На какое-то мгновение — будто выключилась звуковая дорожка — исчез шум уличного движения, машинок, голосов, и Тернер уже не слышал ничего, кроме биения собственного сердца.
— Какое же он предлагал лекарство? — спросил он тихо.
— Он его не знал.
— Скажем: никто не имеет права бездействовать.
— Он этого не говорил. — Уповал на бога?
— Нет, он не из верующих. Истинно верующих в душе.
— На совесть?
— Я сказал вам. Он сам не знал.
— Он никогда не говорил, что вы можете восстановить равновесие? Вы с ним вдвоем?
— Он совсем не такой, — ответил Гонт нетерпеливо. — Он не любит компаний. По крайней мере когда речь идет… ну, о том, что лично для него важно.
— Почему он не нравится вашей жене? Гонт заколебался.
— Она старалась быть поближе ко мне, когда он при ходил к нам, вот и все. Не из-за того, что он что-нибудь делал или говорил, просто ей хотелось быть ко мне поближе. — Он сниходительно улыбнулся. — У женщин бывает такое, вы понимаете. Это естественно.
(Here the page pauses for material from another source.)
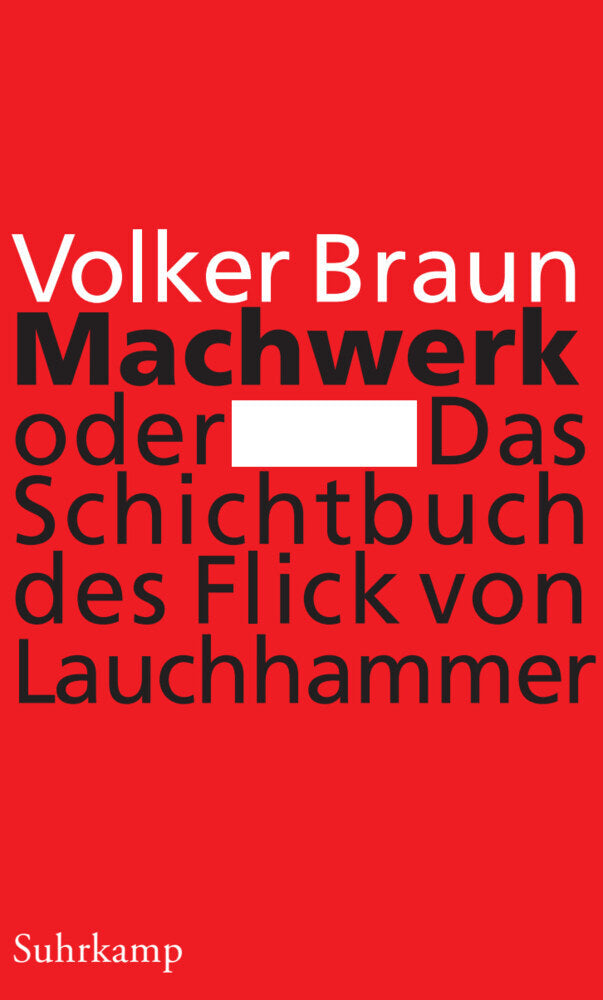 Machwerk oder Das Schichtbuch des Flick von Lauchhammer (Volker Braun)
— Подолгу он задерживался у вас? Случалось так, чтобы сидел часами? Болтал? Пялил глаза на вашу жену?
— Не смейте так говорить, — оборвал его Гонт. Тернер отошел от стола и, снова подойдя к шкафу, стал разглядывать цифры на подошве галош.
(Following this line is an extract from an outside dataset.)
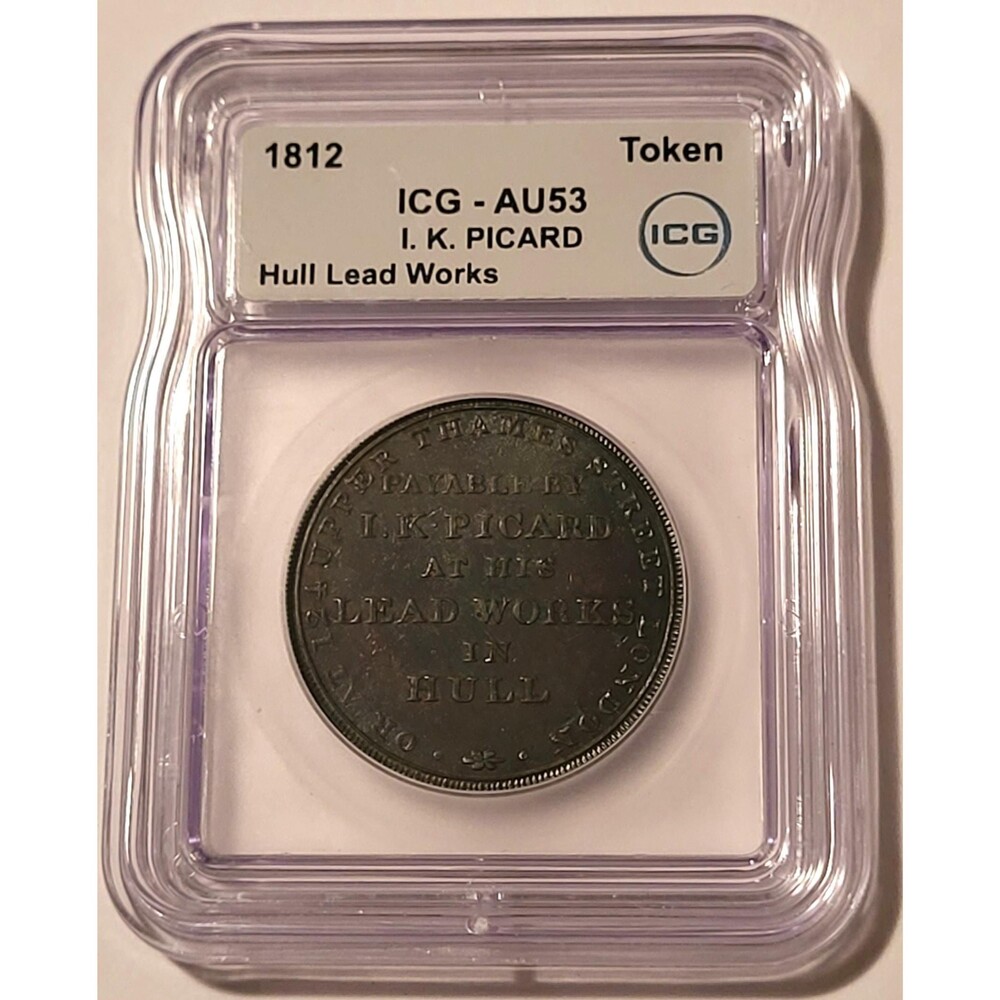 Great Britain 1812 Hull Lead Works I K Picard Token AU53 ICG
— А потом, он никогда долго не сидел у нас. Он уходил и работал по вечерам, вот что он делал. В последнее время. В архиве и в канцелярии. Он говорил мне: «Джон, я тоже хочу внести свой вклад». И право же, он вносил свой вклад. Он гордился тем, что сумел сделать за последние месяцы. Даже смотреть было приятно, так здорово он работал. Иногда засиживался за полночь, а иной раз и до утра.
Светлые, почти бесцветные глаза Тернера были прикованы к темному лицу Гонта.
— Вот как?
Он бросил галоши обратно в шкаф, они плюхнулись туда со стуком, странно прозвучавшим в наступившей тишине.
— У него, знаете ли, была уйма работы. Куча работы. Слишком он хороший работник для этого этажа, вот что я скажу.
— И так повторялось каждую пятницу, начиная с января. После спевки он поднимался к вам, выпивал в уюте чашечку-другую чаю и сидел у вас, пока все здесь не успокоится, а тогда спускался вниз и работал в архиве?
— Как часы. Он и приходил-то уже готовый к работе. Сначала на репетицию хора, потом к нам на чашку чаю, пока остальные не очистят помещение, потом вниз, в архив. «Джон, — говорил он мне, — я не могу работать в суматохе: не переношу суеты. По правде говоря, я люблю тишину и покой. Уже годы не те, никуда от этого не уйдешь». Всегда у него был при себе портфель. Термос, возможно, пара сандвичей. Очень толковый человек, все умел.
— Конечно, расписывался в книге ночного дежурного? Гонт заколебался, только теперь осмыслив до конца,
какую угрозу таит в себе этот спокойный, не допускающий недомолвок тон. Тернер захлопнул деревянные дверцы шкафа.
— Или вы, черт бы вас побрал, не утруждали этим себя? Конечно, неудобно все время соблюдать формальности, когда речь идет о госте. Притом о госте-дипломате, который удостоил вас визитом. Пусть себе приходит и уходит среди ночи, если ему вздумается, черт подери, вам-то что? Конечно, невежливо что-нибудь проверять, правда? Он ведь вроде как член семьи. Обидно нарушать согласие какими-то формальностями. И к тому же не по-христиански, вовсе не по-христиански. Вы, наверно, понятия не имеете, когда он уходил из посольства? В два? В четыре?
Гонт даже затаил дыхание, чтобы расслышать это, — так тихо говорил Тернер.
— В этом нет ничего плохого, я думаю? — спросил Гонт.
— И потом этот его портфель, — продолжал Тернер так же тихо. — Конечно, нехорошо разглядывать, что в нем лежит. Открыть термос, к примеру? Не по-божески. Не беспокойтесь, Гонт, тут нет ничего плохого. Ничего такого, чего нельзя было бы искупить молитвой и вылечить чаш кой хорошего чая.